Unlike many comics that attempt to comment on the political landscape, Veitch shows a level of wit and insight about human nature that is commendable. One of the points that is made abundantly clear early on is made through the character of Itch, who shows that it doesn’t matter who fires the first shot, because the corporate powers who finance the wars are the only true winners. Itch is shown as a clever manipulator who does effectively nothing while world leaders are forced to react in comical fashion. This quickly sets the tone for the entire comic, explaining the concept of “The Big Sleep” (a name possibly inspired by Raymond Chandler), the event that grants superpowers to random individuals in this world. From here, Veitch expertly shows the consequences of the core premise, logically working out how people might act when presented with this situation. This is a classic first issue’s setup, introducing the people affected by The Big Sleep and how their changes drive their later decisions.
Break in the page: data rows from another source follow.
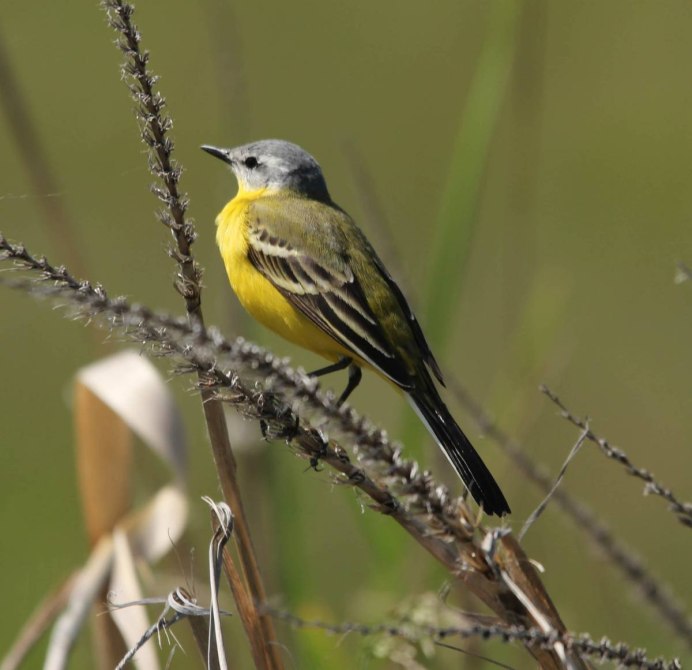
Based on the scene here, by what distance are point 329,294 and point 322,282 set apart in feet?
0.21

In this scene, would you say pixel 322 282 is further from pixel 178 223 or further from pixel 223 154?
pixel 178 223

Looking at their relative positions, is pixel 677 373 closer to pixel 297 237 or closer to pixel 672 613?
pixel 297 237

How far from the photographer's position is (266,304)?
3.43 metres

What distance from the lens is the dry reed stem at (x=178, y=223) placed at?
5.38 ft

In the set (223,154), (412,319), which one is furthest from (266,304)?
(223,154)

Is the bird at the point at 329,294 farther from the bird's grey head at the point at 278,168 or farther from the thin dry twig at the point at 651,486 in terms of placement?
A: the thin dry twig at the point at 651,486

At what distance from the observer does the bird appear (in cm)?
307

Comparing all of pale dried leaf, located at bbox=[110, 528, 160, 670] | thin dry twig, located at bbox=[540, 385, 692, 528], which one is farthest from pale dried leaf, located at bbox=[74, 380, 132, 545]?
thin dry twig, located at bbox=[540, 385, 692, 528]

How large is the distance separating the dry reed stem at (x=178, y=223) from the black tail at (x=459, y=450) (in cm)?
54

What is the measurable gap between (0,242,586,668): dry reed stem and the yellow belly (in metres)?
1.62

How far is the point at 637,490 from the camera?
21.5 ft

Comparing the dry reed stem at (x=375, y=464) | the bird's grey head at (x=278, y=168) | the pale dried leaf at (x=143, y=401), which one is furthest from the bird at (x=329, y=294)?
the dry reed stem at (x=375, y=464)

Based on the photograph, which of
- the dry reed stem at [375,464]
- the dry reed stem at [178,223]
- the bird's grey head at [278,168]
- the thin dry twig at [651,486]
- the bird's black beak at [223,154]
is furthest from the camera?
the bird's black beak at [223,154]

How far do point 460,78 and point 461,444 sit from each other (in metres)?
9.85
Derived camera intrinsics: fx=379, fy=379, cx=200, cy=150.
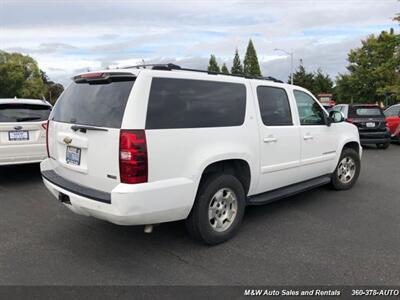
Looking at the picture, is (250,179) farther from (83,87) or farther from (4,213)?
(4,213)

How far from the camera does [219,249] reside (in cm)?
416

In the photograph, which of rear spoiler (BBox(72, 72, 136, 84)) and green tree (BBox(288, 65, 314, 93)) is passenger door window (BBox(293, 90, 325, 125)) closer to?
rear spoiler (BBox(72, 72, 136, 84))

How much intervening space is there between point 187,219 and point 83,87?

While this is a cleverly written comic and it holds up well in many ways, be aware that this is a thirty-year-old series and there are moments where it shows its age. The political satire is clearly aimed at former President Ronald Reagan, and those references may be easily missed if you’re not familiar with the landscape of the 1980’s. There is also a definite moment midway through the comic that may be uncomfortable to a post-9/11 audience, though Veitch couldn’t possibly have predicted that at the time he wrote it. Nevertheless, there are moments that feel as true today as they were at the time they were written, and the heart behind the satire still works even in a modern context.



Although The One doesn’t quite measure up to the greatest comics of the 1980’s, it is a biting and scathing political satire that can fairly be considered as a cult classic. Rick Veitch had a clear vision for how he wanted comics to evolve during the 80’s, and The One definitely succeeds in realizing that vision. This is an issue that even sheds new insight under subsequent re-readings, a sign of a quality comic.

As a rule, I tend to reserve my highest praise for comics that represent the pinnacle of what the medium can achieve. Considering how well this title has generally aged, as well as its uniqueness and the trends that it set, The One has earned a bomb-dropping 10/10. Although I normally take a dim view towards pricing a single issue at $5, the level of Rick Veitch’s output with this book justifies that price point. This title exemplifies what comics aspired to be thirty years ago—thoughtful, literary comics that took the superhero and used the genre to make the reader think about the world in a new light. We don’t have nearly enough comics like this anymore, and I applaud IDW for taking the step of publishing this book.